Y. Plan shall mean the Corporations 2010 Incentive Compensation Plan, as amended from time to time.
Z. Plan Administrator shall mean the Compensation Committee of the Board (or a subcommittee thereof) acting in its capacity as administrator of the Plan.
AA. Service shall mean the Optionees performance of services for the Corporation (or any Parent or Subsidiary) in the capacity of an Employee, a non-employee member of the board of directors or a consultant or independent advisor. For purposes of this Agreement, Optionee shall be deemed to cease Service immediately upon the occurrence of the either of the following events: (i) Optionee no longer performs services in any of the foregoing capacities for the Corporation (or any Parent or Subsidiary) or (ii) the entity for which Optionee performs such services ceases to remain a Parent or Subsidiary of the Corporation, even though Optionee may subsequently continue to perform services for that entity. Except to the extent otherwise required by law or expressly authorized by the Plan Administrator or by the
Corporations written policy on leaves of absence in effect at the time of such leave, no Service credit shall be given for vesting purposes for any period Optionee is on a leave of absence.
BB. Stock Exchange shall mean the American Stock Exchange, the Nasdaq Global or Global Select Market or the New York Stock Exchange.
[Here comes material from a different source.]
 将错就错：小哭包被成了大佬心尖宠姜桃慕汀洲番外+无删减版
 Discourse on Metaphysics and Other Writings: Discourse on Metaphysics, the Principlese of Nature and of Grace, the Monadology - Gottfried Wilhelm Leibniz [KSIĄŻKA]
CC. Subsidiary shall mean any corporation (other than the Corporation) in an unbroken chain of corporations beginning with the Corporation, provided each corporation (other than the last corporation) in the unbroken chain owns, at the time of the determination, stock possessing fifty percent (50%) or more of the total combined voting power of all classes of stock in one of the other corporations in such chain
DD. Withholding Taxes shall mean the federal, state and local income taxes and the employee portion of the federal, state and local employment taxes required to be withheld by the Corporation in connection with the exercise of the option.